**WHAT IS ASKED**
All entries must be extracted exactly, with nothing added or dropped.

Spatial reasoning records
■ ■ ■ ■ ■ ■ ■

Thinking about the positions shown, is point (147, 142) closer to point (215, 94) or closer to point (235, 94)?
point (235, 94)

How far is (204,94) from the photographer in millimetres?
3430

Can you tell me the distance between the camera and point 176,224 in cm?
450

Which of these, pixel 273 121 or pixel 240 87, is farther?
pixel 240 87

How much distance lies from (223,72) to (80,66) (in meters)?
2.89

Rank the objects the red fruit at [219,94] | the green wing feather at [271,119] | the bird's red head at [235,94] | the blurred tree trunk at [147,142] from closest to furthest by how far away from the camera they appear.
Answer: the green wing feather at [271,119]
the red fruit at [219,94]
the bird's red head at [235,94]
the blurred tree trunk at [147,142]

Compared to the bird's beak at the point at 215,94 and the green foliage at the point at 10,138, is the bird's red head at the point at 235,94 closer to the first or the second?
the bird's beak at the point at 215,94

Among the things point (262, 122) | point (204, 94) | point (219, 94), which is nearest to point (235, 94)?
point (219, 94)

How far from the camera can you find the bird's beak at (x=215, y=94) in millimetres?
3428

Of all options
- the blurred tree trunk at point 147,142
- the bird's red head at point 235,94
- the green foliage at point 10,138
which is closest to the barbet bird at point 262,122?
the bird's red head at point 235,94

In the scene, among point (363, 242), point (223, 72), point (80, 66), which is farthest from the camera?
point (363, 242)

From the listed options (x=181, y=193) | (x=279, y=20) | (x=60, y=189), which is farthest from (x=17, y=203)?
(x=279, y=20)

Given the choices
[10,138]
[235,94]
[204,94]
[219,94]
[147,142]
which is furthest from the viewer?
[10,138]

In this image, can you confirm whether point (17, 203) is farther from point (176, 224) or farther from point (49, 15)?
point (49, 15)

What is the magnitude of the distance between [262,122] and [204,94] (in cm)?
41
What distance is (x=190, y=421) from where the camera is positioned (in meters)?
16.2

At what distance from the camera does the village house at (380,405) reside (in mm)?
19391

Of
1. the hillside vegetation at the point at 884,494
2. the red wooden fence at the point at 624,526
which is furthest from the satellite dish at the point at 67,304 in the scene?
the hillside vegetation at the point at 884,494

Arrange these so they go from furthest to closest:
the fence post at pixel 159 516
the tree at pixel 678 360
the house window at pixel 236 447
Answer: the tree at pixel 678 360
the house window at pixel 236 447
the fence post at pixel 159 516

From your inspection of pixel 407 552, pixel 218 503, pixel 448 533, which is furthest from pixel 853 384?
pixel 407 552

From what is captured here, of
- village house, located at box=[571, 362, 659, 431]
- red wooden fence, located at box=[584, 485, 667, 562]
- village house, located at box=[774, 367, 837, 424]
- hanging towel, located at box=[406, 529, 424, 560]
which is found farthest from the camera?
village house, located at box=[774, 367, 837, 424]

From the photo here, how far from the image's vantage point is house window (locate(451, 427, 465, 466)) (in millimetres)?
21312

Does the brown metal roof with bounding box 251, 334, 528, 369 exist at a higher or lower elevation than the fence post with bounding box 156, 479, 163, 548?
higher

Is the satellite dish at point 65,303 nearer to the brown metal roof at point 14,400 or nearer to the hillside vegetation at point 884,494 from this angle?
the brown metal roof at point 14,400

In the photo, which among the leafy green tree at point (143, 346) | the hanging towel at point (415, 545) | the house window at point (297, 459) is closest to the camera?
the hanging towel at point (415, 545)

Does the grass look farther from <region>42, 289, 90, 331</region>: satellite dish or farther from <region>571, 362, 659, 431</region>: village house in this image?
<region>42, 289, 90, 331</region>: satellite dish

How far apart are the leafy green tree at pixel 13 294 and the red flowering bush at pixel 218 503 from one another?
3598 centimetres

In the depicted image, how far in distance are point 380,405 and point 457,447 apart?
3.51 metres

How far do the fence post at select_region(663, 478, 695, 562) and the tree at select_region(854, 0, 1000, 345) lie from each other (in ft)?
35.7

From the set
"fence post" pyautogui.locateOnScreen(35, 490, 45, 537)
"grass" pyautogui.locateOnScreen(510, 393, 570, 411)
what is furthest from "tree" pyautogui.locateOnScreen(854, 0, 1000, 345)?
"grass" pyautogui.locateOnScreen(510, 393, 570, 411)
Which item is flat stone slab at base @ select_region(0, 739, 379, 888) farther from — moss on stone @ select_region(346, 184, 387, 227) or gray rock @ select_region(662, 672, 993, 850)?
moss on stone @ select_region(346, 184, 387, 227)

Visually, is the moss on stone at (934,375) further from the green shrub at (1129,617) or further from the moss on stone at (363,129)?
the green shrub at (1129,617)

■ ■ ■ ■ ■ ■ ■

**COMPLETED TASK**
Thinking about the positions shown, is point (147, 142) closer to point (215, 94) or closer to point (235, 94)?
point (235, 94)

How far is (204,94) from the photographer in millimetres?
3430

Can you tell me the distance between the camera and point 176,224 in cm?
450

Which of these, pixel 273 121 or pixel 240 87, is farther?
pixel 240 87

How much distance lies from (223,72) to (80,66) (in meters)?
2.89

Rank the objects the red fruit at [219,94] | the green wing feather at [271,119] | the bird's red head at [235,94] | the blurred tree trunk at [147,142] from closest to furthest by how far away from the camera they appear.
Answer: the green wing feather at [271,119]
the red fruit at [219,94]
the bird's red head at [235,94]
the blurred tree trunk at [147,142]

Compared to the bird's beak at the point at 215,94 and the green foliage at the point at 10,138, is the bird's red head at the point at 235,94 closer to the first or the second?
the bird's beak at the point at 215,94

Among the things point (262, 122) | point (204, 94) | point (219, 94), which is nearest to point (235, 94)?
point (219, 94)

How far from the camera can you find the bird's beak at (x=215, y=94) in millimetres?
3428

Of all options
- the blurred tree trunk at point 147,142
- the bird's red head at point 235,94
- the green foliage at point 10,138
which is closest to the barbet bird at point 262,122?
the bird's red head at point 235,94

In the scene, among point (363, 242), point (223, 72), point (80, 66), which is farthest from the camera?
point (363, 242)

From the listed options (x=181, y=193) | (x=279, y=20) | (x=60, y=189), which is farthest from (x=17, y=203)?
(x=279, y=20)

Given the choices
[10,138]
[235,94]
[204,94]
[219,94]
[147,142]
which is furthest from the viewer?
[10,138]

In this image, can you confirm whether point (17, 203) is farther from point (176, 224) or farther from point (49, 15)?
point (49, 15)

What is the magnitude of the distance between [262,122] and [204,94] (in cm)?
41
What distance is (x=190, y=421) from where the camera is positioned (in meters)?
16.2

At what distance from the camera does the village house at (380,405) reside (in mm)?
19391

Of
1. the hillside vegetation at the point at 884,494
2. the red wooden fence at the point at 624,526
which is furthest from the satellite dish at the point at 67,304 in the scene?
the hillside vegetation at the point at 884,494

Arrange these so they go from furthest to closest:
the fence post at pixel 159 516
the tree at pixel 678 360
the house window at pixel 236 447
Answer: the tree at pixel 678 360
the house window at pixel 236 447
the fence post at pixel 159 516

From your inspection of pixel 407 552, pixel 218 503, pixel 448 533, which is furthest from pixel 853 384?
pixel 407 552

From what is captured here, of
- village house, located at box=[571, 362, 659, 431]
- red wooden fence, located at box=[584, 485, 667, 562]
- village house, located at box=[774, 367, 837, 424]
- hanging towel, located at box=[406, 529, 424, 560]
which is found farthest from the camera?
village house, located at box=[774, 367, 837, 424]

From the photo here, how far from the image's vantage point is house window (locate(451, 427, 465, 466)) (in millimetres)?
21312

Does the brown metal roof with bounding box 251, 334, 528, 369 exist at a higher or lower elevation than the fence post with bounding box 156, 479, 163, 548?
higher

Is the satellite dish at point 65,303 nearer to the brown metal roof at point 14,400 or nearer to the hillside vegetation at point 884,494 from this angle?
the brown metal roof at point 14,400

In the photo, which among the leafy green tree at point (143, 346) | the hanging towel at point (415, 545) | the house window at point (297, 459) is closest to the camera?
the hanging towel at point (415, 545)

Does the grass look farther from <region>42, 289, 90, 331</region>: satellite dish or farther from <region>571, 362, 659, 431</region>: village house in this image?
<region>42, 289, 90, 331</region>: satellite dish

How far apart are the leafy green tree at pixel 13 294 and the red flowering bush at pixel 218 503 from one another?
3598 centimetres

In the depicted image, how far in distance are point 380,405 and point 457,447 apart?
3.51 metres

How far do the fence post at select_region(663, 478, 695, 562) and the tree at select_region(854, 0, 1000, 345) lie from each other (in ft)?
35.7

From the set
"fence post" pyautogui.locateOnScreen(35, 490, 45, 537)
"grass" pyautogui.locateOnScreen(510, 393, 570, 411)
what is furthest from "tree" pyautogui.locateOnScreen(854, 0, 1000, 345)?
"grass" pyautogui.locateOnScreen(510, 393, 570, 411)
Which item is flat stone slab at base @ select_region(0, 739, 379, 888) farther from — moss on stone @ select_region(346, 184, 387, 227) or gray rock @ select_region(662, 672, 993, 850)?
moss on stone @ select_region(346, 184, 387, 227)

Visually, is the moss on stone at (934,375) further from the green shrub at (1129,617) or further from the moss on stone at (363,129)?
the green shrub at (1129,617)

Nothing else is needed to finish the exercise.